British Columbia Clean Technology Companies Profile
A sector profile on British Columbia’s clean technology sector. Developed in collaboration with Trade & Invest British Columbia.
Analyzing public opinion from survey data
After a series of protests developed in Ecuador in July 2022, I analyzed public opinion variables to try to understand the public sentiment behind the protest. I implement survey design adjustments from the AmericasBarometer survey to correct for oversampling of some regions and to present survey-robust confidence intervals in visualizations.
Research: Differences-in-differences with COVID-19 administrative data in Ecuador
In 2022 I was able to publish a paper (in English) in an Ecuadorian peer-reviewed journal. The paper used a two-way fixed effects differences-in-differences estimator to estimate the causal effect of COVID-19 vaccination on business creation on Ecuadorian provinces. The key result was that provinces which showed apparent reluctancy to vaccinate saw about 25% less business creation than provinces that didn’t.
Research: Survey-weighted logistic regression to investigate corruption at the individual level
In early 2023, I was able to publish another peer-reviewed paper in Virginia Tech’s peer-reviewed journal, The Philosophy, Politics, and Economics Review. In this paper, I use survey-weighted logistic regression to investigate the drivers of a mysterious increase in corruption tolerance in Ecuador between 2014 and 2016, finding that political identification and presidential approval drove the change.
Web development with R
I have been able to collaborate on a few website development efforts using R. See below for details.
Personal website
This website (daniel-ec.netlify.app) is built using Quarto, next generation’s RMarkdown, and R. I built it from scratch with the help of the great documentation available in the Quarto website and the many examples available in the open source community. The website is hosted through a free Netlify domain. It includes both a typical “website” section and a blog section, which mimics using the blogdown format.
El Quantificador
El Quantificador is a blog on social issues created by the Ecuadorian Development Research Lab (LIDE, for its initials in Spanish), an Ecuadorian research nonprofit. I have been able to collaborate on the development of the blog, which is built using blogdown and a Hugo theme.
The website deploys several RMarkdown files, with complex data analysis and visualization components, including a Shiny app The website is hosted through a free Netlify domain.
LIDE has produced other websites using R and blogdown, where I’ve also collaborated, including its main website, and a project website for New Dimensions.
Projects in Spanish
These projects are short articles with significant data analysis and/or visualization components that I have written in Spanish. They are either published in El Quantificador, a blog on social issues created by the Ecuadorian Research Development Lab, an Ecuadorian research nonprofit or in my personal blog. I have listed the links to the direct text in Spanish and to the GitHub repository where the code is hosted. I plan to work on AI-assisted translations of these articles in the future.

*Material supplied*:
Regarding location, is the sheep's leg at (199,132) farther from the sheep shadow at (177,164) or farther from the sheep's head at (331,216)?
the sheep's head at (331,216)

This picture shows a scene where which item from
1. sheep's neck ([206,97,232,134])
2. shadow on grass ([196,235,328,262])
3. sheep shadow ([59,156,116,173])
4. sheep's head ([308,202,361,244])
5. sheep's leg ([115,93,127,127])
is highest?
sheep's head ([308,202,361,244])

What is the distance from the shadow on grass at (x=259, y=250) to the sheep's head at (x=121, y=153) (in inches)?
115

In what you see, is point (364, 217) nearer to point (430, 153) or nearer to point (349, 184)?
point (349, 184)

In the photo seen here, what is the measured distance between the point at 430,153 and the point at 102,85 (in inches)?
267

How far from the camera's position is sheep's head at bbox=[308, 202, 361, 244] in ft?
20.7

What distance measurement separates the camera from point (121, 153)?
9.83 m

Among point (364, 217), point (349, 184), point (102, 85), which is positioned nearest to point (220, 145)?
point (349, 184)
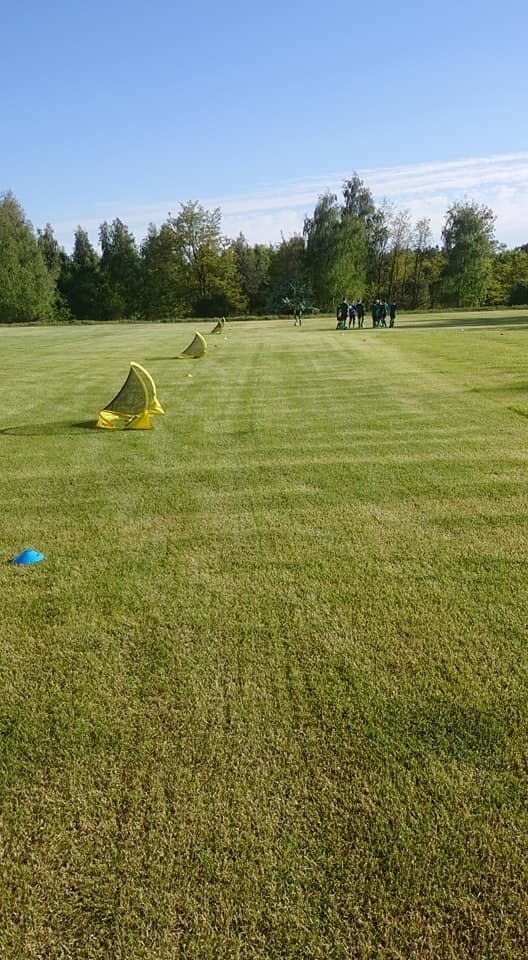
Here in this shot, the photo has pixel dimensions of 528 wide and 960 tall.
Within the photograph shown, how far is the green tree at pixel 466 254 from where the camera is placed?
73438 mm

*Problems to solve*:
1. Copy the portfolio text word for word, everything from "The website deploys" down to "for New Dimensions.".
2. According to the portfolio text, why were survey design adjustments from the AmericasBarometer survey applied in the public opinion analysis?
3. In the portfolio text, which journal published the paper on corruption tolerance in Ecuador?

*Answers by task*:
1.
The website deploys several RMarkdown files, with complex data analysis and visualization components, including a Shiny app The website is hosted through a free Netlify domain.
LIDE has produced other websites using R and blogdown, where I’ve also collaborated, including its main website, and a project website for New Dimensions.

2. They were applied to correct for the oversampling of some regions. They were also used to present survey-robust confidence intervals in the visualizations.

3. The Philosophy, Politics, and Economics Review, Virginia Tech's peer-reviewed journal.